Selain gaya Indis, buku "Menteng 'Kota Taman' Pertama di Indonesia" karya Adolf Heuken mencatat keberadaan gaya arsitektur lain seperti art deco, gaya tradisional barat, Amsterdamse School, gaya vila atau bungalow, dan gaya modern.
Arsitektur rumah tinggal di Menteng juga dapat diklasifikasikan berdasarkan ukuran kavling:
- Groote stadsvilla (1.000 meter persegi atau lebih): Terletak di Jl. Teuku Umar, Jl. Imam Bonjol, dan Jl. Diponegoro.

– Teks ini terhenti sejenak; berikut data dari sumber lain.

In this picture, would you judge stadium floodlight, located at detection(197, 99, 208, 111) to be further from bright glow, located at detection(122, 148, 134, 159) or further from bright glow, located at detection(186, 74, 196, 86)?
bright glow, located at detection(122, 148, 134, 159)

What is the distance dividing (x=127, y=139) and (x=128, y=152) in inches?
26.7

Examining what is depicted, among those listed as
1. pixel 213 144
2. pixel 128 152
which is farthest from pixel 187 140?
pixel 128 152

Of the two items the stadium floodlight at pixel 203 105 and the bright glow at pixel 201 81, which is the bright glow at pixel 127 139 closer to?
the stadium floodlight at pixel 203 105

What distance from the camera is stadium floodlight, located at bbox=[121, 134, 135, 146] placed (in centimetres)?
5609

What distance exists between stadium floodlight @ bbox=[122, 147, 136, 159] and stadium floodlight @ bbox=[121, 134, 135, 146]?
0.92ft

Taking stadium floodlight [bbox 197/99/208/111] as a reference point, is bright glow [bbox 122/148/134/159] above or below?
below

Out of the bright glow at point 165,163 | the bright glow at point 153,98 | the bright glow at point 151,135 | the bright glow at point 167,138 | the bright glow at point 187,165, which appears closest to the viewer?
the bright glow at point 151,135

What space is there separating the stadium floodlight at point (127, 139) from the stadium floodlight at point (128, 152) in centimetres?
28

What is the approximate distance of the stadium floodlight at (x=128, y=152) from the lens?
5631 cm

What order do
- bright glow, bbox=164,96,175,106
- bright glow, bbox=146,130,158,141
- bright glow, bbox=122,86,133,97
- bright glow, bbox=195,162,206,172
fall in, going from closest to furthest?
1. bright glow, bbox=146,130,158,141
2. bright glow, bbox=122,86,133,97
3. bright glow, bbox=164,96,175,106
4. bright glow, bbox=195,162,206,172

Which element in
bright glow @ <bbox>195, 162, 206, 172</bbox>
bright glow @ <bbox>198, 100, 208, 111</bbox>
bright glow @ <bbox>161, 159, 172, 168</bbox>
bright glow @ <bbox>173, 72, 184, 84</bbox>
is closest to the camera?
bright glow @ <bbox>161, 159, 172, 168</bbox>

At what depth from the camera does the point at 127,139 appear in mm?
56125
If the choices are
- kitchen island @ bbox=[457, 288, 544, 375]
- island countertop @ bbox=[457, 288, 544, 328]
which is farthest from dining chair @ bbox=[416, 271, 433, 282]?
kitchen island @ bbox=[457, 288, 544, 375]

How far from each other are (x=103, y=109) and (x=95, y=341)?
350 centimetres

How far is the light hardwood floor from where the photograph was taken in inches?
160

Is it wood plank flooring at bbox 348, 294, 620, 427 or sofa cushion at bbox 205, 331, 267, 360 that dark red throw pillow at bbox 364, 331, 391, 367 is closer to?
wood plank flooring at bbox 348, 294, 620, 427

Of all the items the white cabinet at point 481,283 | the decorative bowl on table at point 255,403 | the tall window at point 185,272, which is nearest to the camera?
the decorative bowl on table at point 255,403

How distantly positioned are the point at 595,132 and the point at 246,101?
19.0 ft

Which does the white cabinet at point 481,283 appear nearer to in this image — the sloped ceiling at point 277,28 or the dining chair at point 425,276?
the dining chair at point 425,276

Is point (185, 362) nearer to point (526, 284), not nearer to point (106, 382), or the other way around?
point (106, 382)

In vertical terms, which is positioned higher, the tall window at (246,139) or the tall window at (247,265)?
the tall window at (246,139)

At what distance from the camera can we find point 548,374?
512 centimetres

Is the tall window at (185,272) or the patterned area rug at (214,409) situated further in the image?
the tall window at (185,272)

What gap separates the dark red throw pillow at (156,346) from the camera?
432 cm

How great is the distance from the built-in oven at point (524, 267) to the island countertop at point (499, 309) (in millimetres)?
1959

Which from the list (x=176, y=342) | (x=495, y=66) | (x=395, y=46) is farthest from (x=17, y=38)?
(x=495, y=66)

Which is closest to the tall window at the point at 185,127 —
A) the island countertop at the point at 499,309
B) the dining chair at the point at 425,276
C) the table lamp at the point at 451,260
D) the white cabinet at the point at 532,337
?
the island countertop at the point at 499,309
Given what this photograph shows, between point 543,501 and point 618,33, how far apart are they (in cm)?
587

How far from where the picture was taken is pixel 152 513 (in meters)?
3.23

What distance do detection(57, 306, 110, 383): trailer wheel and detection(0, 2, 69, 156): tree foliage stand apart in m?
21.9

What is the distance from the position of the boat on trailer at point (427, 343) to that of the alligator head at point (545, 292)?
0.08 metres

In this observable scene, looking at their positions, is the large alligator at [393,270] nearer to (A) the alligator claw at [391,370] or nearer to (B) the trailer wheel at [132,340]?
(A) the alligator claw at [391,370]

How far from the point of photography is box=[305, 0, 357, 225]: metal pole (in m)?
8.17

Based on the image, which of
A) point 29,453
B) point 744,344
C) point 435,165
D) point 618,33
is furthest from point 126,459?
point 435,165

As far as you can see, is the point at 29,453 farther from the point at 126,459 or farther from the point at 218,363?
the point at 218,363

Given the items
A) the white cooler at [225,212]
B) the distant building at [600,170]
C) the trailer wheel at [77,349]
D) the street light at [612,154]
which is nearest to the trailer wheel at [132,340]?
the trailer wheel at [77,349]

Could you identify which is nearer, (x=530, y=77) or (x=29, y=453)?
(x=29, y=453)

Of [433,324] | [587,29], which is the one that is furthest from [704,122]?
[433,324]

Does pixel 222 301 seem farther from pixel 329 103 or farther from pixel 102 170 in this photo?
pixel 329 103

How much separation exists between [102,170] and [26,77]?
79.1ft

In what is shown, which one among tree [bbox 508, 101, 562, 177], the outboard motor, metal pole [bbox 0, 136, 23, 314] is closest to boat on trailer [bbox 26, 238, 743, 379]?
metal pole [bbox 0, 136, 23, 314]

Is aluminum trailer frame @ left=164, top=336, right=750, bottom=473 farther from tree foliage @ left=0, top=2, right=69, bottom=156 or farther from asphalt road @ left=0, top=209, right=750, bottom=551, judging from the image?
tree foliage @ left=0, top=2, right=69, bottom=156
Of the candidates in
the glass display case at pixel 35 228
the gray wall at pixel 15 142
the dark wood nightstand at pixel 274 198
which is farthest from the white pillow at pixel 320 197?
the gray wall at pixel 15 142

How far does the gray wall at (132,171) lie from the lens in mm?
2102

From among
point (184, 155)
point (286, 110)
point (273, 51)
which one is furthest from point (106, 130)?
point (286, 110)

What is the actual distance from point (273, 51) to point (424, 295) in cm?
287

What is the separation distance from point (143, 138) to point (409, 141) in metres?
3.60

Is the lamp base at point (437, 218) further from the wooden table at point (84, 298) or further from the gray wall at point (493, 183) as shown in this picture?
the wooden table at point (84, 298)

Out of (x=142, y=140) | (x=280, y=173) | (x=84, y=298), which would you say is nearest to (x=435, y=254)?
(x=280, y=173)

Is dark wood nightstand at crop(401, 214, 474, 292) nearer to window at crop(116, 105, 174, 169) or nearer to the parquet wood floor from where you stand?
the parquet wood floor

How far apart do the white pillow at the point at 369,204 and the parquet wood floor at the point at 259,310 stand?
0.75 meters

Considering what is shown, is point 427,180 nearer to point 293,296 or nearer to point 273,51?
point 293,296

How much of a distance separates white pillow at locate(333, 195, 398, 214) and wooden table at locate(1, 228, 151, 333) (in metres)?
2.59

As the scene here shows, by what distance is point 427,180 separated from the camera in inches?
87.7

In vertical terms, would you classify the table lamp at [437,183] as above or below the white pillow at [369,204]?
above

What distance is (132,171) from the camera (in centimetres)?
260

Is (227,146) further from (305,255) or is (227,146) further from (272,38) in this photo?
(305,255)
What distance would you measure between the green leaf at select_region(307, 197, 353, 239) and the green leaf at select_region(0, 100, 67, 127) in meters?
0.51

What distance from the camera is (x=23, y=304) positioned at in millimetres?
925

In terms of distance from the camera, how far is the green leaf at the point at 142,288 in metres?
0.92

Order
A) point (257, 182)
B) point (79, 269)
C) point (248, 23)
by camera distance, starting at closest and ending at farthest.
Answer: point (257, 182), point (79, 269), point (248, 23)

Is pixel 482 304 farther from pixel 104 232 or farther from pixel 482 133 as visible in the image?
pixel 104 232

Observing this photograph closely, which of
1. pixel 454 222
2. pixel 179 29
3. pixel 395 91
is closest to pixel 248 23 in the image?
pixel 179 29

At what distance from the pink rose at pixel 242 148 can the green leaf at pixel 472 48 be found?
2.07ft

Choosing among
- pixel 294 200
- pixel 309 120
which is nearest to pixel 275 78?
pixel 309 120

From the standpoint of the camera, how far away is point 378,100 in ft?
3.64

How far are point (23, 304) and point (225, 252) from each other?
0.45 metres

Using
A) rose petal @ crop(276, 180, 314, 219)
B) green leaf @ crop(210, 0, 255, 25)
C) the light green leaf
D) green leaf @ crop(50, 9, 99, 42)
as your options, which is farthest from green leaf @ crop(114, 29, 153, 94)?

- Middelgroote stadswoning (500-800 meter persegi): Terletak di Jl. Sam Ratulangi, Jl. H.A. Salim, dan Jl. Palem.
- Kleine woningen (500 meter persegi dengan luas rumah 70-90 meter persegi): Terletak di Jl. Kusumaatmaja dan Jl. Sumenep.
Ragam Tipe Rumah di Menteng: Menelusuri Keunikan Setiap Desain
Berikut ini adalah beberapa tipe rumah yang dapat ditemukan di Menteng:
-
Tipe Tosari: Rumah beratap perisai dengan teritis lebar, taman depan, teras dengan tembok rendah, kolom penyangga atap, dan pintu kayu jati dengan kaca timah. Tipe ini banyak ditemukan di Jl. Kusumaatmadja hingga Jl. Sumenep.
-
Tipe Madura: Rumah berukuran besar dengan paviliun di seberang rumah induk, plafon tinggi, pintu dan jendela kayu jati dengan kaca timah berwarna, dinding luar dengan tonjolan bata berprofil, dan dinding batu kali setinggi 80-90 cm. Tipe ini umumnya berada di Jl. Moh. Yamin dan Jl. S. Syahrir.
-
Rumah Bertingkat: Dibangun pada akhir 1930-an, dengan variasi desain sederhana hingga mewah. Rumah sederhana minim dekorasi, namun tetap menggunakan kaca patri. Rumah mewah dilengkapi balkon, teras, dan atap yang indah.
-
Tipe Vila: Rumah satu lantai dengan tampak indah, simetri, elemen dekoratif, halaman luas dengan jalan masuk setengah lingkaran, kebun luas, paviliun, dan bangunan tambahan.
-
Rumah dengan Bentuk Atap Khusus:
- Atap Curam: Kemiringan atap sekitar 60°, dengan ruang di bawah atap dimanfaatkan sebagai lantai atas dan jendela dormer.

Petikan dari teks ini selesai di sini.